### PROBLEM DETAILS
Output only the lines below that start at the line containing "COVID-19 (SARS-CoV-2) and" and end at the line containing "Bridge_ethiopia's tweet photo.", with both ends kept.

### GIVEN DATA
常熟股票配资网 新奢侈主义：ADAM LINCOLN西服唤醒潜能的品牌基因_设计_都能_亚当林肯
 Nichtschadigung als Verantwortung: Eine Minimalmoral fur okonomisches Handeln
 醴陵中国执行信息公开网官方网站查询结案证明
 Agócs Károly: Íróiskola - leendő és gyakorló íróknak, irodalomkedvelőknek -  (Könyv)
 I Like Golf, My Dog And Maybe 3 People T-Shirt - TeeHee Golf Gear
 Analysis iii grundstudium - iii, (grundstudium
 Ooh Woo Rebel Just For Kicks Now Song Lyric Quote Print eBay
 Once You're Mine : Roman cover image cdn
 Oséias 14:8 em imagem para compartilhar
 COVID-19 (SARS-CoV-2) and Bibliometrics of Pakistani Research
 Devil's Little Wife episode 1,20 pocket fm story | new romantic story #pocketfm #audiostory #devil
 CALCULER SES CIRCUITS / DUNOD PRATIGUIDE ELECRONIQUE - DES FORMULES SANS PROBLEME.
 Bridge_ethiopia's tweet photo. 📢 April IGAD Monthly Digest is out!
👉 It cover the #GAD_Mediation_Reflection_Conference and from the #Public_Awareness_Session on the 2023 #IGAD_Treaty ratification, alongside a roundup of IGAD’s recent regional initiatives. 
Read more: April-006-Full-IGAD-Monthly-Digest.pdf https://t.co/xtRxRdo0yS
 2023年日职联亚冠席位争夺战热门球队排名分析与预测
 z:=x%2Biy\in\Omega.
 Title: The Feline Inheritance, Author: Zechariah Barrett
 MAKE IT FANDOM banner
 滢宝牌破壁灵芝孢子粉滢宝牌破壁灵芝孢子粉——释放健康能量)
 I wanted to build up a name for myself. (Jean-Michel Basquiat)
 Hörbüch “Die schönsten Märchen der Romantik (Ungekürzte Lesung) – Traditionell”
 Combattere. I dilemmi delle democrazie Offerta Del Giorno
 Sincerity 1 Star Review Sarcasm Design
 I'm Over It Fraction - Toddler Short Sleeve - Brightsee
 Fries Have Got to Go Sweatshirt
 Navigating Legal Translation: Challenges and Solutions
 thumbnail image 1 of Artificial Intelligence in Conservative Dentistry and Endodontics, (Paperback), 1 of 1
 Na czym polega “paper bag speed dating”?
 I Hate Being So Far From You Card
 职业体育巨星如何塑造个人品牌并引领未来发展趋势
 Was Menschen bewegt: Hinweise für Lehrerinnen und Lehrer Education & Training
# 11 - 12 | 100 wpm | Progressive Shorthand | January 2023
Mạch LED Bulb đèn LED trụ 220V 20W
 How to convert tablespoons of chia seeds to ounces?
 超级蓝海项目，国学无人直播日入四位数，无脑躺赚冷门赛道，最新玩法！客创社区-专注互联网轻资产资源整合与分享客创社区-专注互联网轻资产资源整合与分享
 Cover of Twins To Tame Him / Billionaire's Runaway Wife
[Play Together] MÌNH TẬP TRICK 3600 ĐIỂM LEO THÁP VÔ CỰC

### COMPLETED EXERCISE
 COVID-19 (SARS-CoV-2) and Bibliometrics of Pakistani Research
 Devil's Little Wife episode 1,20 pocket fm story | new romantic story #pocketfm #audiostory #devil
 CALCULER SES CIRCUITS / DUNOD PRATIGUIDE ELECRONIQUE - DES FORMULES SANS PROBLEME.
 Bridge_ethiopia's tweet photo. 📢 April IGAD Monthly Digest is out!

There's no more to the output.